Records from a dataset
——————
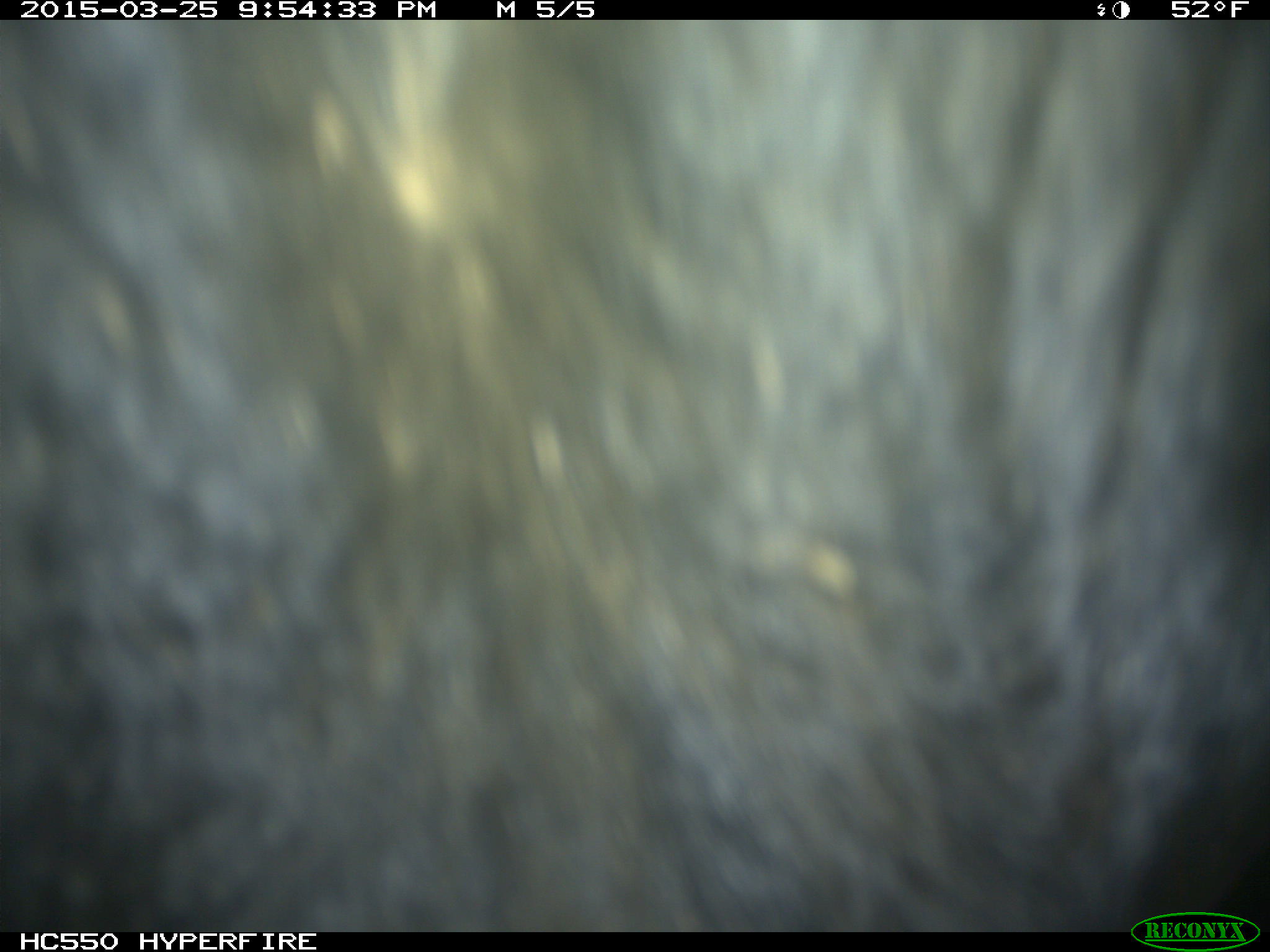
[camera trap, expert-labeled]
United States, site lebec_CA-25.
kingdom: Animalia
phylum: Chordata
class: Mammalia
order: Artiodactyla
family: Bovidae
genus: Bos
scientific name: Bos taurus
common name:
——————
__Required work__:
Reproduce the data verbatim and omit each image.

__Task result__:
[camera trap, expert-labeled]
United States, site lebec_CA-25.
kingdom: Animalia
phylum: Chordata
class: Mammalia
order: Artiodactyla
family: Bovidae
genus: Bos
scientific name: Bos taurus
common name:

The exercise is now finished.